Positioning the Personnel and Laparoscopic Equipment
The positions of the personnel are determined by the location of the pathology. The surgeon generally stands on the side opposite the site of pathology, but between the legs when mobilizing either colonic flexure. When possible, standing to the patient's right side is usually preferred when performing pelvic surgery because sigmoid mobilization will be easier. The first assistant should stand opposite the surgeon or on the side opposite of the pathology when the surgeon stands between the legs. The second assistant (camera person) should stand next to the surgeon when the surgeon stands alongside the patient or next to the first assistant so that the operating team views the monitors from the same vantage point, which will facilitate guidance of the laparoscope (Figure 4.2).
The nurse should stand so that both the instrumentation table and the operative field are easily accessible. This is usually near the knee or foot of the patient usually on the left side. This position not only facilitates instrument passage but also enables the nurse to help the surgeon by performing such tasks as stabilizing the cannula while the surgeon exchanges instruments.
Depending on the area available in the operating room and the size of the equipment and instruments, the laparoscopic team should design a single setup that can easily be adapted for the most common procedures; having one setup will allow the equipment to be more quickly arranged. In addition, a backup set of equipment components must be available to avoid delay or termination of the procedure if a component fails. Because such failure is unpredictable, a plan should be developed that all team members understand so that components can be rapidly replaced. To increase efficiency, all members of the surgical team should learn the specified setup for each operation and be trained according to this setup.

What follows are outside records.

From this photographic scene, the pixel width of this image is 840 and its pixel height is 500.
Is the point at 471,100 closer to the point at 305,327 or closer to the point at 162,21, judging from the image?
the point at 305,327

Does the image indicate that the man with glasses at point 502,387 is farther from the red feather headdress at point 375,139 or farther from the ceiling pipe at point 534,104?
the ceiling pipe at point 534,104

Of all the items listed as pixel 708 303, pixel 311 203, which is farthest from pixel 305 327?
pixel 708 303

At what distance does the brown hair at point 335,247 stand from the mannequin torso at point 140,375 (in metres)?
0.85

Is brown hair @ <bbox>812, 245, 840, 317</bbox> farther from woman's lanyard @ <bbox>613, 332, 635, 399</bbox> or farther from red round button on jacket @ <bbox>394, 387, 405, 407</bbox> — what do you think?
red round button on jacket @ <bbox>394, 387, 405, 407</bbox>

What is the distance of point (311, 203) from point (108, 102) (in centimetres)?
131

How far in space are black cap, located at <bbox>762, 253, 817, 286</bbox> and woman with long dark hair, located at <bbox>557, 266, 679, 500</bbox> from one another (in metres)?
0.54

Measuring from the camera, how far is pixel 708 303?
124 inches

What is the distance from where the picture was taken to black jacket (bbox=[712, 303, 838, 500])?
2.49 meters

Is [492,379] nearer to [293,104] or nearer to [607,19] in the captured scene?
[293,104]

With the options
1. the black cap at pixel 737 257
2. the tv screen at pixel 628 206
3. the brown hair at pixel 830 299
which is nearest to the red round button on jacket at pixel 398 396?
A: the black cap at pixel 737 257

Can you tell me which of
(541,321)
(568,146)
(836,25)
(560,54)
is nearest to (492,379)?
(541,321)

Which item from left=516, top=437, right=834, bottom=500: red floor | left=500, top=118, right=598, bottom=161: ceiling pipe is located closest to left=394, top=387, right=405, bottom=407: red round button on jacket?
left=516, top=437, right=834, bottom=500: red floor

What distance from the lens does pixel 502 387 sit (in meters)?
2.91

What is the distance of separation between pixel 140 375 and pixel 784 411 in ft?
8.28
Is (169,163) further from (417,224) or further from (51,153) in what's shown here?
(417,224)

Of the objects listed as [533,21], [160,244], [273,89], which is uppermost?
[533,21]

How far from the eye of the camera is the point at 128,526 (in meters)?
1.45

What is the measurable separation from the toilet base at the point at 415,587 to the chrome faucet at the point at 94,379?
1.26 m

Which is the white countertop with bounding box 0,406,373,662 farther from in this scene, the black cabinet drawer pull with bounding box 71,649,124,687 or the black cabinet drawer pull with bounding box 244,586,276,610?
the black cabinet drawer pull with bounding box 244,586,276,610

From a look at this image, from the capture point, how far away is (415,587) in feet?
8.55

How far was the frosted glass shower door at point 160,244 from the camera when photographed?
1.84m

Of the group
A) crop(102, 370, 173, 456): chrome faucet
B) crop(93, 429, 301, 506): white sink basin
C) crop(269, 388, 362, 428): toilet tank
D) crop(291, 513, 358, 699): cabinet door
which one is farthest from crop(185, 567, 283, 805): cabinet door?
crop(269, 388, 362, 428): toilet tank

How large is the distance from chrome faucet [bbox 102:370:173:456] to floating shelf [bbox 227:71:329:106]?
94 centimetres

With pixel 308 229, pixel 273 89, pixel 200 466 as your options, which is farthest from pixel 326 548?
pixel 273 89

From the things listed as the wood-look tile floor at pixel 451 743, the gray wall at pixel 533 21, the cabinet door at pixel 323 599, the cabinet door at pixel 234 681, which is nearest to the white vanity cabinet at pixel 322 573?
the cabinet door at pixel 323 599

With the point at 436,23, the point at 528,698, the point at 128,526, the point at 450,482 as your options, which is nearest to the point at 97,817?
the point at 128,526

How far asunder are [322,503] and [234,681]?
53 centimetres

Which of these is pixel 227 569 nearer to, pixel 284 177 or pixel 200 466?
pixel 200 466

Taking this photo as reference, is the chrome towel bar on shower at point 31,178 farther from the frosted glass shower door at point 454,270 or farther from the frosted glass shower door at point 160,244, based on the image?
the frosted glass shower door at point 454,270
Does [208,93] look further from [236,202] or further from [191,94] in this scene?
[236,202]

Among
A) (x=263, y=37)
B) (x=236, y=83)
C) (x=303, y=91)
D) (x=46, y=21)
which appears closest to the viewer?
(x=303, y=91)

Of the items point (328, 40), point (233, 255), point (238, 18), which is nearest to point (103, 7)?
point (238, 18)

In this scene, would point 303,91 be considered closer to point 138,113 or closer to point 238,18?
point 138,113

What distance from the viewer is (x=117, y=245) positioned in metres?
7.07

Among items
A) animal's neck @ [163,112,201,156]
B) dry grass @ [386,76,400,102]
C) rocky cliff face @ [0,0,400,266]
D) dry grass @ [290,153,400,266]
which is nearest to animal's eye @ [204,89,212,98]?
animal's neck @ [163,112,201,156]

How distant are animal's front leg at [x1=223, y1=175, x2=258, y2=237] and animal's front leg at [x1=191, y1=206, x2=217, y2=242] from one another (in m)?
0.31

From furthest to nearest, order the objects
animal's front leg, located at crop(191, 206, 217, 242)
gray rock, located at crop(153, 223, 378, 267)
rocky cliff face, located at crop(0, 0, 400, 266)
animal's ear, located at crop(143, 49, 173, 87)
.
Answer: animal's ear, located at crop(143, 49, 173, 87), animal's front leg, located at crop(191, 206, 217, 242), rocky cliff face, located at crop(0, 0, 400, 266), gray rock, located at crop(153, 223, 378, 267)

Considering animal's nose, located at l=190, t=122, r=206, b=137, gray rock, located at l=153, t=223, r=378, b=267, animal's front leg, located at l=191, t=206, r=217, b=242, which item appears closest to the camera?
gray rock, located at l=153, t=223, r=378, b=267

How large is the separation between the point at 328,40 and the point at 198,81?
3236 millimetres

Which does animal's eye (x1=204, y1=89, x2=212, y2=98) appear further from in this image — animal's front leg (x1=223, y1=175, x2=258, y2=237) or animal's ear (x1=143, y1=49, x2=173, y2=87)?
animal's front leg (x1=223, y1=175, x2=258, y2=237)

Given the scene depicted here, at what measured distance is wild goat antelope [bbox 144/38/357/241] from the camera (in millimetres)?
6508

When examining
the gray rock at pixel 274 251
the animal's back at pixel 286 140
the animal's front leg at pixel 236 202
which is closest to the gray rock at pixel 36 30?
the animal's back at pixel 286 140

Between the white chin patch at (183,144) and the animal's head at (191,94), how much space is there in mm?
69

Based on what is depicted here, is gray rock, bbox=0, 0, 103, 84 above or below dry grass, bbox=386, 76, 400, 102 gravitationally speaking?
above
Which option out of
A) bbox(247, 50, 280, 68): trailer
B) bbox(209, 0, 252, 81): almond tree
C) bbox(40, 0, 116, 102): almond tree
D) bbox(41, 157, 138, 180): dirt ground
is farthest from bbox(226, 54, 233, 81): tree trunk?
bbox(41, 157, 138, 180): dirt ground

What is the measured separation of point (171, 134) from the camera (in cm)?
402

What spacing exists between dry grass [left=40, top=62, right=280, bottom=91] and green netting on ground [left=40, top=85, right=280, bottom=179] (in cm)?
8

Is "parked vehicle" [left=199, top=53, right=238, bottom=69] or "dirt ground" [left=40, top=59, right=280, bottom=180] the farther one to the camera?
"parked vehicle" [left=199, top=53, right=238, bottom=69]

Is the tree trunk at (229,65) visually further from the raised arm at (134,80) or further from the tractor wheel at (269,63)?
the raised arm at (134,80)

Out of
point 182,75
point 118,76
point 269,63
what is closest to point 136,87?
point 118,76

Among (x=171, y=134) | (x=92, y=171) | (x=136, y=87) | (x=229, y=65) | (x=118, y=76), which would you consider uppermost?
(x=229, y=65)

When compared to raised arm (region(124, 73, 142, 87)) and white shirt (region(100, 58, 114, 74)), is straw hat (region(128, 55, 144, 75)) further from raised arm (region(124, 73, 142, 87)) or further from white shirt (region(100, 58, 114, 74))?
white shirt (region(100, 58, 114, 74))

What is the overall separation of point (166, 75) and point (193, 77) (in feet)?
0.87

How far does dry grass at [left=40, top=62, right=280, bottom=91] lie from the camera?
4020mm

The number of carts for the laparoscopic equipment should be kept to a minimum. In general, laparoscopic colorectal surgery calls for two mobile carts: they should either have wheels or be mounted on booms suspended from the ceiling. On one cart, a video monitor, light source, video system, and insufflator are placed on the patient side that is opposite to the first assistant so that the insufflator display can be seen during the entire procedure - high intraabdominal pressure, low gas flow, or an empty gas tank can thus be detected quickly. The second cart is positioned on the patient side opposite to the surgeon, and the irrigation suction unit, a video monitor, and the electrosurgical unit are placed on it.
The instrument table should be placed toward the lower end of the patient so that the nurse can easily work from it and assist the surgeon during all phases of the procedure.